Now, O’Brien says, it’s time for the Very Group to deploy personalisation variations against its organised data, of which she estimated there are around 20,000 possibilities and described as “super exciting.”
Lovehoney: managing ‘analysis paralysis’
Lovehoney’s chief commercial officer Debbie Bond believes the brand has reinterpreted its approach to personalisation. No longer does it simply add a customer’s name to an email, instead it personalises the experience across the whole website using behavioural segmentation.
“We’re able to inject real-time content based on whether a customer came from an email or a Google search, and their purchasing history. We’re also able to help if we see people getting stuck.

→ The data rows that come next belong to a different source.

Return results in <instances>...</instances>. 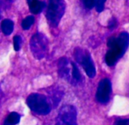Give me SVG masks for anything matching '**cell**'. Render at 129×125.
Masks as SVG:
<instances>
[{
  "mask_svg": "<svg viewBox=\"0 0 129 125\" xmlns=\"http://www.w3.org/2000/svg\"><path fill=\"white\" fill-rule=\"evenodd\" d=\"M58 73L61 77L64 78V79L71 81V68L69 66V59H67L66 57H62L58 60Z\"/></svg>",
  "mask_w": 129,
  "mask_h": 125,
  "instance_id": "cell-7",
  "label": "cell"
},
{
  "mask_svg": "<svg viewBox=\"0 0 129 125\" xmlns=\"http://www.w3.org/2000/svg\"><path fill=\"white\" fill-rule=\"evenodd\" d=\"M55 125H78L77 111L72 105H64L58 111Z\"/></svg>",
  "mask_w": 129,
  "mask_h": 125,
  "instance_id": "cell-5",
  "label": "cell"
},
{
  "mask_svg": "<svg viewBox=\"0 0 129 125\" xmlns=\"http://www.w3.org/2000/svg\"><path fill=\"white\" fill-rule=\"evenodd\" d=\"M13 41H14V49L16 51L20 50L21 47V37L19 35H16L13 38Z\"/></svg>",
  "mask_w": 129,
  "mask_h": 125,
  "instance_id": "cell-13",
  "label": "cell"
},
{
  "mask_svg": "<svg viewBox=\"0 0 129 125\" xmlns=\"http://www.w3.org/2000/svg\"><path fill=\"white\" fill-rule=\"evenodd\" d=\"M117 25V22L115 18H112L109 22V28L110 29H113L114 28H115Z\"/></svg>",
  "mask_w": 129,
  "mask_h": 125,
  "instance_id": "cell-18",
  "label": "cell"
},
{
  "mask_svg": "<svg viewBox=\"0 0 129 125\" xmlns=\"http://www.w3.org/2000/svg\"><path fill=\"white\" fill-rule=\"evenodd\" d=\"M112 92V84L109 79H103L97 87L96 98L101 104H106L109 102L110 95Z\"/></svg>",
  "mask_w": 129,
  "mask_h": 125,
  "instance_id": "cell-6",
  "label": "cell"
},
{
  "mask_svg": "<svg viewBox=\"0 0 129 125\" xmlns=\"http://www.w3.org/2000/svg\"><path fill=\"white\" fill-rule=\"evenodd\" d=\"M106 0H96V9L98 12H101L104 9V3Z\"/></svg>",
  "mask_w": 129,
  "mask_h": 125,
  "instance_id": "cell-15",
  "label": "cell"
},
{
  "mask_svg": "<svg viewBox=\"0 0 129 125\" xmlns=\"http://www.w3.org/2000/svg\"><path fill=\"white\" fill-rule=\"evenodd\" d=\"M34 23V17L32 15L26 17L21 23V27L24 30H28Z\"/></svg>",
  "mask_w": 129,
  "mask_h": 125,
  "instance_id": "cell-12",
  "label": "cell"
},
{
  "mask_svg": "<svg viewBox=\"0 0 129 125\" xmlns=\"http://www.w3.org/2000/svg\"><path fill=\"white\" fill-rule=\"evenodd\" d=\"M64 12V3L63 0H49L46 18L50 25L55 27L58 25Z\"/></svg>",
  "mask_w": 129,
  "mask_h": 125,
  "instance_id": "cell-4",
  "label": "cell"
},
{
  "mask_svg": "<svg viewBox=\"0 0 129 125\" xmlns=\"http://www.w3.org/2000/svg\"><path fill=\"white\" fill-rule=\"evenodd\" d=\"M30 46L34 56L37 59H43L46 54L48 40L44 34L41 33H37L31 37Z\"/></svg>",
  "mask_w": 129,
  "mask_h": 125,
  "instance_id": "cell-2",
  "label": "cell"
},
{
  "mask_svg": "<svg viewBox=\"0 0 129 125\" xmlns=\"http://www.w3.org/2000/svg\"><path fill=\"white\" fill-rule=\"evenodd\" d=\"M114 125H129V119H119Z\"/></svg>",
  "mask_w": 129,
  "mask_h": 125,
  "instance_id": "cell-17",
  "label": "cell"
},
{
  "mask_svg": "<svg viewBox=\"0 0 129 125\" xmlns=\"http://www.w3.org/2000/svg\"><path fill=\"white\" fill-rule=\"evenodd\" d=\"M72 79L75 82H79L81 79V74L77 67V65L74 62L72 64Z\"/></svg>",
  "mask_w": 129,
  "mask_h": 125,
  "instance_id": "cell-11",
  "label": "cell"
},
{
  "mask_svg": "<svg viewBox=\"0 0 129 125\" xmlns=\"http://www.w3.org/2000/svg\"><path fill=\"white\" fill-rule=\"evenodd\" d=\"M27 105L35 113L41 115L48 114L51 111L50 101L41 94L33 93L27 98Z\"/></svg>",
  "mask_w": 129,
  "mask_h": 125,
  "instance_id": "cell-1",
  "label": "cell"
},
{
  "mask_svg": "<svg viewBox=\"0 0 129 125\" xmlns=\"http://www.w3.org/2000/svg\"><path fill=\"white\" fill-rule=\"evenodd\" d=\"M21 116L17 112L10 113L6 119L4 125H16L19 123Z\"/></svg>",
  "mask_w": 129,
  "mask_h": 125,
  "instance_id": "cell-10",
  "label": "cell"
},
{
  "mask_svg": "<svg viewBox=\"0 0 129 125\" xmlns=\"http://www.w3.org/2000/svg\"><path fill=\"white\" fill-rule=\"evenodd\" d=\"M34 1H35V0H27V2L28 5H29V4H30L31 3H33Z\"/></svg>",
  "mask_w": 129,
  "mask_h": 125,
  "instance_id": "cell-19",
  "label": "cell"
},
{
  "mask_svg": "<svg viewBox=\"0 0 129 125\" xmlns=\"http://www.w3.org/2000/svg\"><path fill=\"white\" fill-rule=\"evenodd\" d=\"M75 57L90 78H93L96 76V68L91 56L87 50L77 48L75 51Z\"/></svg>",
  "mask_w": 129,
  "mask_h": 125,
  "instance_id": "cell-3",
  "label": "cell"
},
{
  "mask_svg": "<svg viewBox=\"0 0 129 125\" xmlns=\"http://www.w3.org/2000/svg\"><path fill=\"white\" fill-rule=\"evenodd\" d=\"M1 28L4 34L10 35L14 30V22L10 19H4L2 22Z\"/></svg>",
  "mask_w": 129,
  "mask_h": 125,
  "instance_id": "cell-8",
  "label": "cell"
},
{
  "mask_svg": "<svg viewBox=\"0 0 129 125\" xmlns=\"http://www.w3.org/2000/svg\"><path fill=\"white\" fill-rule=\"evenodd\" d=\"M44 6H45V3L43 2L39 1V0H35V1H34L30 4H29L30 11L33 14L40 13L44 9Z\"/></svg>",
  "mask_w": 129,
  "mask_h": 125,
  "instance_id": "cell-9",
  "label": "cell"
},
{
  "mask_svg": "<svg viewBox=\"0 0 129 125\" xmlns=\"http://www.w3.org/2000/svg\"><path fill=\"white\" fill-rule=\"evenodd\" d=\"M15 0H0V8L6 9L9 8Z\"/></svg>",
  "mask_w": 129,
  "mask_h": 125,
  "instance_id": "cell-14",
  "label": "cell"
},
{
  "mask_svg": "<svg viewBox=\"0 0 129 125\" xmlns=\"http://www.w3.org/2000/svg\"><path fill=\"white\" fill-rule=\"evenodd\" d=\"M83 1L85 7L89 9H93L94 6H96V0H83Z\"/></svg>",
  "mask_w": 129,
  "mask_h": 125,
  "instance_id": "cell-16",
  "label": "cell"
}]
</instances>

For example, they might need live chat support, so we can interject in a way we could never have done before,” says Bond.
She adds: “Customisation also means we won’t frighten off a customer who is new to our category and just interested to have a look around, versus a regular that’s coming in to see what cool new thing they can add to their toolbox at home.
Understanding customers at that level is critical to getting the right message and the right product at the right point of their shopping experience.” However, Bond noted that personalisation, when done incorrectly, can lead to “unnecessary complexity.”
“It creates an enormous amount of work, with very little payback. One of my biggest challenges with the team is managing ‘analysis paralysis,’ and knowing when to stop because you’ve got enough information to make a quality decision,” says Bond.
Emarsys chief executive Joanna Milliken acknowledged how the “massive amounts of data” marketers are working with is “a blessing and a curse,” feeling like “a never-ending game.”
She adds: “The more solutions and channels we have, the more data they create, and we need to consume. We’re just in this perpetual cycle of how we manage and balance that, using just the right amount of data to act in the right way.”
Milliken concludes: “The principle of marketing hasn’t changed. The intrinsic value of what we’re doing is to constantly improve how we meet customer expectations. I see a lot of progressive thinking within this group.”